### TASK ITEM A
Please list every research interest named in the text about Chelsea Walton.
### TASK ITEM B
Carry on the text about Chelsea Walton from the point where it stops.

### PROVIDED TEXT
African-American mathematician & academic

Chelsea Walton is an American mathematician whose research interests include noncommutative algebra, noncommutative algebraic geometry, symmetry in quantum mechanics, Hopf algebras, and quantum groups. She is a full professor at Rice University and a Sloan Research Fellow.

==Education and career==
Walton is African-American, originally from Detroit, Michigan, and was educated in the Detroit public schools.
As a child she made a letter frequency table from her children's dictionary, and as a high school student, seeking a way to "do logic puzzles all day and get paid for this", she was already planning a career as a mathematics professor.

She graduated from Michigan State University in 2005, and completed her PhD at the University of Michigan in 2011. Her dissertation, On Degenerations and Deformations of Sklyanin Algebras, was jointly supervised by Toby Stafford and Karen E. Smith, and based in part on her work as a visiting student at the University of Manchester, where Stafford had moved.

### DATASET EXCERPTS
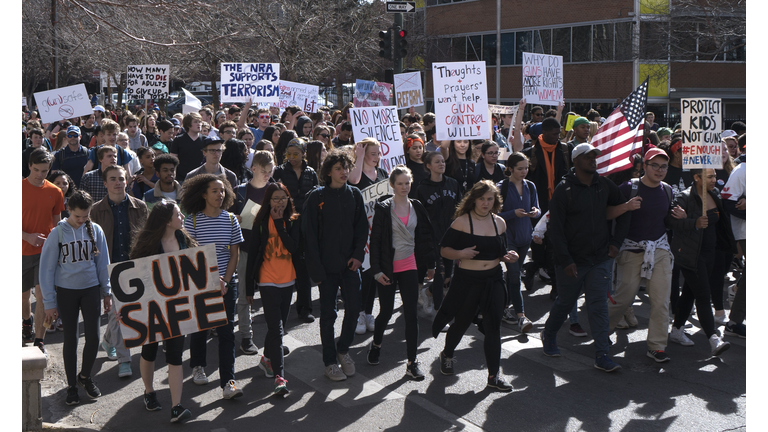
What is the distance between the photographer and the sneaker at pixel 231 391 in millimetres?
6141

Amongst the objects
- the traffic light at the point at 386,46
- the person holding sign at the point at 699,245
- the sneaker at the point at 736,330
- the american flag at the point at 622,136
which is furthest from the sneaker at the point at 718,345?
the traffic light at the point at 386,46

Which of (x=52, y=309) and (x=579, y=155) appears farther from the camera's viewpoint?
(x=579, y=155)

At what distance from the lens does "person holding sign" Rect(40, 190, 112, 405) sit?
19.9 ft

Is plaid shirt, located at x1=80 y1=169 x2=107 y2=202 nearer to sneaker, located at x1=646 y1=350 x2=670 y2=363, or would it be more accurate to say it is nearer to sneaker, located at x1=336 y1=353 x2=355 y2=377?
sneaker, located at x1=336 y1=353 x2=355 y2=377

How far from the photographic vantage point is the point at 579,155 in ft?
22.7

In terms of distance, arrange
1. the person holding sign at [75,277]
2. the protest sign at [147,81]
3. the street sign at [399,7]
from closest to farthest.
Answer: the person holding sign at [75,277] < the street sign at [399,7] < the protest sign at [147,81]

### RESPONSE A
noncommutative algebra, noncommutative algebraic geometry, symmetry in quantum mechanics, Hopf algebras, quantum groups

### RESPONSE B
Walton did postdoctoral research at the University of Washington and the Mathematical Sciences Research Institute, and became a C. L. E. Moore instructor at the Massachusetts Institute of Technology from 2012 to 2015. She came to Temple University as Selma Lee Bloch Brown Assistant Professor of Mathematics in 2015 . She moved to the University of Illinois in 2018. She joined the faculty at Rice University in 2020.

==Recognition==
Walton was named a Sloan Fellow in 2017, becoming the fourth African-American to win a Sloan Fellowship in mathematics. Walton was also recognized by Mathematically Gifted & Black as a Black History Month 2017 Honoree. In 2018 she won the André Lichnerowicz Prize in Poisson geometry, the first woman to be awarded this prize. The award citation noted her research on Sklyanin algebras in Poisson geometry, on the actions of Hopf algebras, and on the universal enveloping algebra of the Witt algebra. She was elected as a Fellow of the American Mathematical Society, in the 2025 class of fellows.